A South Surrey woman is calling for a thorough examination of city trees along Croydon Drive, after one crashed onto her vehicle Tuesday afternoon.
“That needs to be done, this whole area,” Linda Simpson said Thursday, during a return visit to the scene.
Simpson estimates the tree that hit her Hyundai Tucson was at least 60 feet tall, with a trunk a good foot in diameter. It snapped with essentially no warning just before 4 p.m., slamming down on the front end of her vehicle as she drove south in the 3000-block of Croydon, towards her son’s home.
Her two young granddaughters were in the back seat.
“I saw it leaning,” Simpson said Thursday, recalling the seconds before impact. “I thought, that’s odd.
“I just braked right away and hoped it would fall in front of me. But it didn’t.”

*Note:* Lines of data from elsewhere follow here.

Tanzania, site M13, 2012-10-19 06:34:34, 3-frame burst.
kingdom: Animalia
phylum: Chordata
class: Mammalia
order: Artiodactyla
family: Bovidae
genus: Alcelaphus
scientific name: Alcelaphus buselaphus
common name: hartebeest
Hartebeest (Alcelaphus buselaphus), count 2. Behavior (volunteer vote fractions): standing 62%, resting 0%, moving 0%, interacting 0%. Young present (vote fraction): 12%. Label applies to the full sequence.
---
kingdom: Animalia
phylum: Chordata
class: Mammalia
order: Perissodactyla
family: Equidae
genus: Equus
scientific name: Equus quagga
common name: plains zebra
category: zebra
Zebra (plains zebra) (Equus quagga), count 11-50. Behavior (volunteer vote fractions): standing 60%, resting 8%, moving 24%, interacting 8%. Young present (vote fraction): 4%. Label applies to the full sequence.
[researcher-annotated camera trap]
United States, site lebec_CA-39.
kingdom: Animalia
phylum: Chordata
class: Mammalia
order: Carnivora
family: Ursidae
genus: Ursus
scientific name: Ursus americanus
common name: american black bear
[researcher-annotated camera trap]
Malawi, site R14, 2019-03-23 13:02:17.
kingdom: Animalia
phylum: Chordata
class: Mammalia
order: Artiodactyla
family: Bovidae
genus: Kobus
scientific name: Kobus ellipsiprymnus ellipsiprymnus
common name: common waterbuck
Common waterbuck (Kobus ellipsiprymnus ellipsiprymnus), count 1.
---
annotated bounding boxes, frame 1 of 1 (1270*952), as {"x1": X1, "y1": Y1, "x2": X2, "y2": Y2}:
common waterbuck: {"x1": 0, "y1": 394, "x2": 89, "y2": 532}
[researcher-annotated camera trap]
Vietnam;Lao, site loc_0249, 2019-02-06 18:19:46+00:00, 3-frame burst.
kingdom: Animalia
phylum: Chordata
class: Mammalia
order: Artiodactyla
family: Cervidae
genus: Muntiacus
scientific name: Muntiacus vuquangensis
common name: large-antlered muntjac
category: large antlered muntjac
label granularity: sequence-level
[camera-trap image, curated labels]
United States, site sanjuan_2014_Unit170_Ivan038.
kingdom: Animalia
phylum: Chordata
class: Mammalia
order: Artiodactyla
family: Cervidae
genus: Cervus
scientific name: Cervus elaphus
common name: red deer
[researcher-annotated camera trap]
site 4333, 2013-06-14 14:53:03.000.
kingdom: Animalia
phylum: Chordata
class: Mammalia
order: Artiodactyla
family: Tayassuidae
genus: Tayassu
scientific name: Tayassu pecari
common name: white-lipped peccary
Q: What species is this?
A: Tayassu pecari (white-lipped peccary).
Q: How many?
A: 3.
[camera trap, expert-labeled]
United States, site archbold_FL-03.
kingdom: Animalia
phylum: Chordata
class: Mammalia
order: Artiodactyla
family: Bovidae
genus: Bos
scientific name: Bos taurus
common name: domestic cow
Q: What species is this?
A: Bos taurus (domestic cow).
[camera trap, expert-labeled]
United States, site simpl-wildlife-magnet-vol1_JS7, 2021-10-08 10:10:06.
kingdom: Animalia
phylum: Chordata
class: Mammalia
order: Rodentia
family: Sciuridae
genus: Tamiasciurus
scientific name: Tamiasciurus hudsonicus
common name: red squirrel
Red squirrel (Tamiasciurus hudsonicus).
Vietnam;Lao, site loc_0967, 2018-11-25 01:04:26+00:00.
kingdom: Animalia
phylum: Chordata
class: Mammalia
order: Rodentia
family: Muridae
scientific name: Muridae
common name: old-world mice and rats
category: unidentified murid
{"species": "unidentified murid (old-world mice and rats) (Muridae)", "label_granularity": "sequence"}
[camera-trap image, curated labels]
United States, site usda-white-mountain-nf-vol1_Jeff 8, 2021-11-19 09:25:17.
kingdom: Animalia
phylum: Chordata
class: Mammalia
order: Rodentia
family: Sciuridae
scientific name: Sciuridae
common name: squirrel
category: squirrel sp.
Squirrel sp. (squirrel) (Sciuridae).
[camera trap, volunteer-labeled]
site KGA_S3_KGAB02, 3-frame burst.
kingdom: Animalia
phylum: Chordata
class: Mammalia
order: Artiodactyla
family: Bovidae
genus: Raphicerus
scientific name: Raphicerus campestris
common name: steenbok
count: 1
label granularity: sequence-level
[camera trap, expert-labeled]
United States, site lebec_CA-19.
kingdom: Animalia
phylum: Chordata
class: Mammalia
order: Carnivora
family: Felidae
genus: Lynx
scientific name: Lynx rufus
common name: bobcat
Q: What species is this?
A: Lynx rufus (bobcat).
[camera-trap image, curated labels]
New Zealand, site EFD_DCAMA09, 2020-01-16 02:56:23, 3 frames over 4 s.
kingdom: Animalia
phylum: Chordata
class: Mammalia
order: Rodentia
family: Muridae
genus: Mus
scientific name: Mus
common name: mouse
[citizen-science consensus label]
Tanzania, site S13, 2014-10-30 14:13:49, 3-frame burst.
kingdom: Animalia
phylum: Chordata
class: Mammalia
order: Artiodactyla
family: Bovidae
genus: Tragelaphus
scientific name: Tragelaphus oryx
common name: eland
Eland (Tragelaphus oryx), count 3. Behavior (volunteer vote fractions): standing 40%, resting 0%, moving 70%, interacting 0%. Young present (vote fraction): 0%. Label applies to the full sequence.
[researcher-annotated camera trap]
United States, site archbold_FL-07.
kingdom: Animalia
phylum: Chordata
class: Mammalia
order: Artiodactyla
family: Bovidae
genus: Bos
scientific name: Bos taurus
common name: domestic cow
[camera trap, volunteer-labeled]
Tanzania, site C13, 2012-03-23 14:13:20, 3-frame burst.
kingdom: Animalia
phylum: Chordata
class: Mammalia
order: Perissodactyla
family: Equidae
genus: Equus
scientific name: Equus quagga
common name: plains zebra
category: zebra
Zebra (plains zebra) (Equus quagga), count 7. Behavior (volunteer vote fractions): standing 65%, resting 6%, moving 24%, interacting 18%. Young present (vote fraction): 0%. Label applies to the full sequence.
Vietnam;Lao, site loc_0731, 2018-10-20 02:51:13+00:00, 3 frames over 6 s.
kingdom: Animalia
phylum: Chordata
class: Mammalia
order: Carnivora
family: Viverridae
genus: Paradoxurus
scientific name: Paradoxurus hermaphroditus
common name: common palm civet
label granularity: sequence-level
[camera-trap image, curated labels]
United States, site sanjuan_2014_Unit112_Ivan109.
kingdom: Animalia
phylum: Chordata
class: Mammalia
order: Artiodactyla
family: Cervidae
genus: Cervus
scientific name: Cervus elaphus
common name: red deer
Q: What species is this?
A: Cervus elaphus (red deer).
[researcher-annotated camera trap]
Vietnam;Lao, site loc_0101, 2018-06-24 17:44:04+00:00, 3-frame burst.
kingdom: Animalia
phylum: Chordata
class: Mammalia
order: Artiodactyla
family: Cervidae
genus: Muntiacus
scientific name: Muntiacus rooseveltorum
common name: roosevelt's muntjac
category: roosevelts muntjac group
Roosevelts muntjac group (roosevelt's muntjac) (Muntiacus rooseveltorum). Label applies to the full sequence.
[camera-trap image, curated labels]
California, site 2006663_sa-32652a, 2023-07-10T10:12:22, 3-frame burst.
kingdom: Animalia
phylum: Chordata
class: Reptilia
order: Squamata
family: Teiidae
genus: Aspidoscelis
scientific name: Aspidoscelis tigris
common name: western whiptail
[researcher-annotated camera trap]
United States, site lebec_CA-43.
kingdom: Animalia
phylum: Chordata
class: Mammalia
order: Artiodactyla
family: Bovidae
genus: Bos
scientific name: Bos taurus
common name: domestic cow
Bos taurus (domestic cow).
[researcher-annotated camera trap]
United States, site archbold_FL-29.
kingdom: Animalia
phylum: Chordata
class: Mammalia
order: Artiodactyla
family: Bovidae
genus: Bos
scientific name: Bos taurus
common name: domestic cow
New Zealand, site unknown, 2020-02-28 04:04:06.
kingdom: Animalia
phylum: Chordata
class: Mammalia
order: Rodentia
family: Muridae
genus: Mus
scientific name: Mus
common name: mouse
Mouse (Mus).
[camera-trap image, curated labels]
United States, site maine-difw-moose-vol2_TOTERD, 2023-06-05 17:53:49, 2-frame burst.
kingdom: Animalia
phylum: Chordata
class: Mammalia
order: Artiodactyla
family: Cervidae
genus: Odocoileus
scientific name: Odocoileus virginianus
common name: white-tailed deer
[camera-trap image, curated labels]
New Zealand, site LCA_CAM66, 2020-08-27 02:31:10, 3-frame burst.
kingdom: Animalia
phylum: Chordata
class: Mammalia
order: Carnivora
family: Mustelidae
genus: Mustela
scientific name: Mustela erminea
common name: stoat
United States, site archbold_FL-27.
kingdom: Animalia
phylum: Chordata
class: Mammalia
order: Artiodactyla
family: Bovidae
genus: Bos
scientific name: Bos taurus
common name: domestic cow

The tree hit with such force that it crumpled the Hyundai’s front end and crushed its windshield, sending broken glass into Simpson’s face. One branch penetrated the radiator; others ripped pieces off the vehicle, scattering the debris across the road.
Thursday afternoon, in addition to the cuts visible on her face, bruising to Simpson’s hands and arms was starting to show.
Fortunately, 10-year-old Chloe and seven-year-old Elise – the daughters of Peace Arch News sales rep Colin Simpson – were, aside from some seatbelt bruising, uninjured physically in the experience. Chloe told PAN she was focused on her phone at the time Simpson gave the alert that she had to hit the brakes. Elise, too, didn’t see the tree coming.
Chloe said when she looked up immediately after the crash, she saw the shattered windshield, and a wiper protruding into the car. Her Nana’s face was “bloody and dirty,” Chloe said.
“My legs were shaking,” said Elise, adding she can’t get “the boom” – the noise of the tree hitting the vehicle – out of her head.
Simpson has no doubt the close call is weighing on the sisters, and expects the experience will continue to sink in over the coming days.
“Yesterday (Wednesday) afternoon they said to me, ‘Nana, thank you very much for braking when you did – you saved our lives,’” Simpson said.
Simpson said she, too, is increasingly cognizant that things could have ended differently, particularly if the tree had landed on the Hyundai’s “moonroof” – a panoramic sunroof that extends from front to back.
“Life could’ve been just totally different after that,” she said.
She said she is thankful to all the “amazing” people who stopped to help, from the man who was driving behind her when it happened and called 911, to the young man who was first in line northbound and opened his vehicle to the family in the aftermath; as well, the emergency crews who responded.
And, she is thankful her new dog, Prince, a chihuahua-terrier rescue from California, was also unhurt.
In reporting the incident and her concerns to the city, Simpsons said she was told that her experience was the second such occurrence along that stretch of road, and that an assessment would be prioritized.
The news only strengthened her belief that all of the trees along that stretch of road need to be assessed.
“If that’s the second time that that’s happened, maybe somebody needs to take a look at it,” she said.
Friday afternoon, City of Surrey parks manager Neal Aven confirmed a “tree risk assessment is underway… to look at the site to review the tree failure.”
Trees along Croydon between 28 and 30 Avenues will all be assessed, he added, and any pruning or other work identified “will be scheduled for completion.”